EXERCISE REQUIREMENTS:
Turn every line of the records below into a JSON list of strings, one string per line, and leave out the blank lines.

- - - - - - -

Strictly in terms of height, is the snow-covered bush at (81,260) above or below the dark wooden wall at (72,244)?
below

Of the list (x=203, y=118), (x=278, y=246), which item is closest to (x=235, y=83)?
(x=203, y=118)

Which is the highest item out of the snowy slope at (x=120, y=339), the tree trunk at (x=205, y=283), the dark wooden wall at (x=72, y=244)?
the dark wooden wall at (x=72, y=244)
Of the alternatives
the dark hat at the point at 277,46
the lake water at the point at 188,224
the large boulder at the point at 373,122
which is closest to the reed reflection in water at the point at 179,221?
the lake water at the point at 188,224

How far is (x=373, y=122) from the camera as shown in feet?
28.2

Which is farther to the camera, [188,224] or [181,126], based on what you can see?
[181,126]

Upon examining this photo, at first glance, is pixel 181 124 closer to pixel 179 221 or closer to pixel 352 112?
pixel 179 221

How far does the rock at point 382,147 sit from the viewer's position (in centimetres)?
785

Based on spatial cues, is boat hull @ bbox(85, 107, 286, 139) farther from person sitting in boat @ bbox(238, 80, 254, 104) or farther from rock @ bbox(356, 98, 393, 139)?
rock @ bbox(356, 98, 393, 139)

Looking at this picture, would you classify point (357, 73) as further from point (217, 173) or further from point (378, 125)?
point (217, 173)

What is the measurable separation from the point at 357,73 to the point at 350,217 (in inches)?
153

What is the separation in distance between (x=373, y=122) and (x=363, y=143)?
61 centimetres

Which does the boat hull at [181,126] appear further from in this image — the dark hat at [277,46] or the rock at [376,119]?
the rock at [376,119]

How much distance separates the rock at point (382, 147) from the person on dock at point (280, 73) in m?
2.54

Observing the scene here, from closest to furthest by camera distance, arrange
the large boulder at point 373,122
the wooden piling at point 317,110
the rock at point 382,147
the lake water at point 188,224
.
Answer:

- - - - - - -

WRITTEN SOLUTION:
[
  "Strictly in terms of height, is the snow-covered bush at (81,260) above or below the dark wooden wall at (72,244)?",
  "below",
  "Of the list (x=203, y=118), (x=278, y=246), which item is closest to (x=235, y=83)?",
  "(x=203, y=118)",
  "Which is the highest item out of the snowy slope at (x=120, y=339), the tree trunk at (x=205, y=283), the dark wooden wall at (x=72, y=244)?",
  "the dark wooden wall at (x=72, y=244)",
  "Of the alternatives",
  "the dark hat at the point at 277,46",
  "the lake water at the point at 188,224",
  "the large boulder at the point at 373,122",
  "which is closest to the reed reflection in water at the point at 179,221?",
  "the lake water at the point at 188,224",
  "How far is (x=373, y=122) from the camera as shown in feet?",
  "28.2",
  "Which is farther to the camera, [188,224] or [181,126], based on what you can see?",
  "[181,126]",
  "Upon examining this photo, at first glance, is pixel 181 124 closer to pixel 179 221 or closer to pixel 352 112?",
  "pixel 179 221",
  "How far does the rock at point 382,147 sit from the viewer's position (in centimetres)?",
  "785",
  "Based on spatial cues, is boat hull @ bbox(85, 107, 286, 139) farther from person sitting in boat @ bbox(238, 80, 254, 104) or farther from rock @ bbox(356, 98, 393, 139)?",
  "rock @ bbox(356, 98, 393, 139)",
  "Looking at this picture, would you classify point (357, 73) as further from point (217, 173) or further from point (378, 125)?",
  "point (217, 173)",
  "What is the measurable separation from the point at 357,73 to the point at 350,217 (in inches)?",
  "153",
  "What is the separation in distance between (x=373, y=122) and (x=363, y=143)?",
  "61 centimetres",
  "Which does the boat hull at [181,126] appear further from in this image — the dark hat at [277,46] or the rock at [376,119]?",
  "the rock at [376,119]",
  "How much distance separates the rock at point (382, 147) from the person on dock at point (280, 73) in m?",
  "2.54",
  "Observing the scene here, from closest to furthest by camera distance, arrange",
  "the large boulder at point 373,122",
  "the wooden piling at point 317,110",
  "the rock at point 382,147",
  "the lake water at point 188,224",
  ".",
  "Answer:"
]